Agreed. The kitchen is part of the add on, along with the bathroom, and it is really poorly done and does not fit anything. The flooring is just slapped on top of several layers of other floors and the drywall is BAD - tape showing, gaps at the ceiling. Really poor quality work.

We would like to tear off the additions and redo them completely. The more we think about it the more we want to get it to a more acceptable level before we move in. First things, we need to rewire the house, and then redo the plumbing. It is all galvanized, and my father recommended copper. 

Then, once we have the mechanicals working and all the old nasty stuff ripped out, we can look at filling it back in.

Good news is that the roof and foundation seem good and the structure seems sturdy. There's that!

Here's a better picture of the grain bin/silo - it is 2 stories high:


----------



## Donsdatter (Jan 29, 2014)

jwal10 said:


> Barns. Don't tear any down until you know what you can/may use them for. The one you show looks quite straight and square. You can redo as needed, maintain the roofs first....James


Is there a certain percentage of the walls left that would make you change your mind about salvaging it? What do you think about fixing the roof, then residing it and removing the old barn wood for use in the remodeled house?


----------



## wharton (Oct 9, 2011)

Cool place. From what I can see it looks well worth saving. Nice straight ridge and drip line on the roof. Uneven, bouncy floors are just part of the "charm" and not to hard to repair, if you can't live with them. like others have said, gut the interior, room by room if you have to, and take it from there. Here in the northeast, I have taken two places that were no much more than 2-250 year old stone huts and turned them into beautiful homes. I'm not alone on the forum, when it comes to salvaging places that were a lot less promising than this one. Good luck, and keep everybody safe while your having at it. Kids can find an amazing number of ways to bleed, on projects like this:smack


----------



## chuckhole (Mar 2, 2006)

We made the mistake of thinking we had something to work with on our place in the country. Should have known......the previous owner was a used car salesman (really).

From that experience, it would have been better/cheaper/faster to demolish, salvage what we could and start over.

At least you have a core structure to work with but the additions look like they were done on the cheap with corners cut.
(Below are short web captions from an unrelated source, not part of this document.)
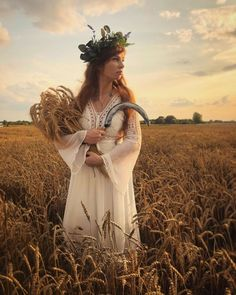 Witcher Monsters, Corn Dolly, Traditional Witchcraft, Greek Gods And Goddesses, Pagan Art, Russian Folk, Witch Aesthetic, Sabbats, Beltane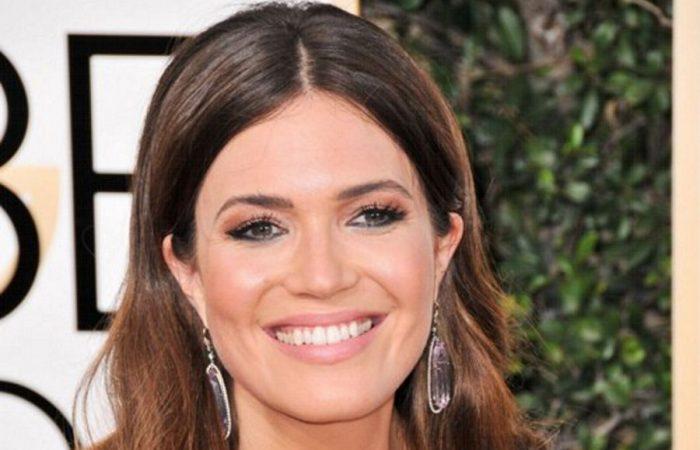 Γνωστή ηθοποιός εμφανίστηκε με διάφανο φόρεμα και χωρίς σουτιέν! Τα είδαμε ΟΛΑ | Panathinaikos24.gr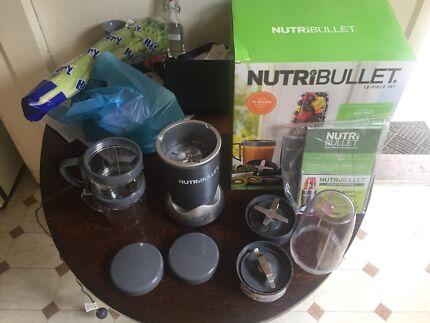 NutriBullet Smoothie Maker - Only 5 month old
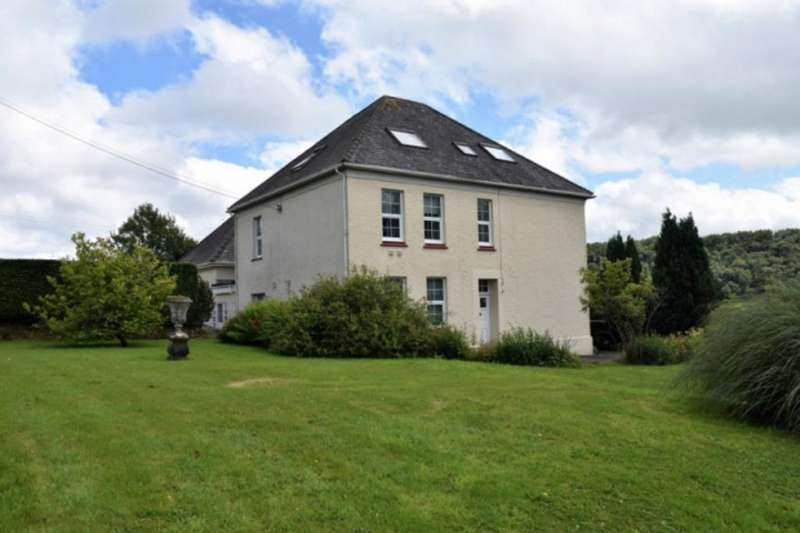 7 Bedrooms Detached House for sale in Pontarsais, Carmarthen, Carmarthenshire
I would also assume that the foundation under the additions is in no better shape and done by the same "craftsman". Nothing will ever be better than the foundation and if you start bad, you end up worse.

It looks like you can have a good start with the original part of the home. People who cut corners are not going to spend the time to "repair" what is already there since it was always better than what they had the skills to do.

The basement photo showed some poor plumbing and wiring so I would assume that will ALL have to be replaced. Just as well. You get the quality and peace of mind knowing what is there is safe.

And what is that white stuff on the ground? I heard people talk of that stuff here in Texas.


----------



## Donsdatter (Jan 29, 2014)

chuckhole said:


> The basement photo showed some poor plumbing and wiring so I would assume that will ALL have to be replaced. Just as well. You get the quality and peace of mind knowing what is there is safe.
> 
> And what is that white stuff on the ground? I heard people talk of that stuff here in Texas.


We got another 6 inches last night! 

I am definitely planning on replacing all the electrical and plumbing. Looks so scary as is.


----------



## Sawmill Jim (Dec 5, 2008)

chuckhole said:


> We made the mistake of thinking we had something to work with on our place in the country. Should have known......the previous owner was a used car salesman (really).
> 
> From that experience, it would have been better/cheaper/faster to demolish, salvage what we could and start over.
> 
> ...


Me too I redid an old house and still had an old house built inside a new house :awh: Thus been there done it I would remove some things to the barn then tear it to the ground or light it up . :clap::clap:

There are many things now better and cheaper than copper for plumbing too :smack


----------



## chuckhole (Mar 2, 2006)

Sawmill Jim said:


> Me too I redid an old house and still had an old house built inside a new house :awh: Thus been there done it I would remove some things to the barn then tear it to the ground or light it up . :clap::clap:
> 
> There are many things now better and cheaper than copper for plumbing too :smack


Definitely. About 5 years ago, I redid a bath, shower, washer/dryer room with copper to replace CPVC. Now I wish I had used PEX. Awesome stuff and it does not go up with the rest of the prices in metals.

We have a family house up in Potter County, PA on 50 acres. It was built around 1862 (found some signed/dated wall coverings in a closet during renovation). The exterior was in decent shape. It was done first to dry in the house. Then the exterior walls were gutted from the inside. Most of the insulation that was left had packed down in the walls. It was shredded paper and was littered with bat dung from the bats that got into the attic. Anyway, all of the outside walls were redone and insulated. All new windows (17 of them), some stonework and kitchen cabinets from the Amish carpenters. Now it is an awesome house and my dad was able to finish it before he passed away. It was his love and we had many great hours talking about it.

So, my lesson learned.....get your family involved and cherish the time and work together.


----------



## jwal10 (Jun 5, 2010)

Is the barn post frame or studded up? If you can patch in, I would, if too much is gone, reside. If the foundation is good on any building and the walls, eaveline, ridgeline looks good I would gut the inside, rewire, replumb to code, insulate and drywall. Outside can be taken back to sheathing or new siding put over the old with a little patching to make a good even base. Much cheaper than rebuilding, you already have the frame and subfloor....James


----------



## urban gleaner (Jan 23, 2014)

In a structure that old, you might want to get some testing done to check for the presence of lead. Especially in the main structure. If you are pregnant, and also since you do have young children, you are at risk for lead poisoning. And remediation/removal is NOT a job for amateurs.


----------



## Clod Kicker (May 7, 2012)

There are kits that homeowners can use to test for lead paint. Or it can be painted over if it doesn't need sanding.


----------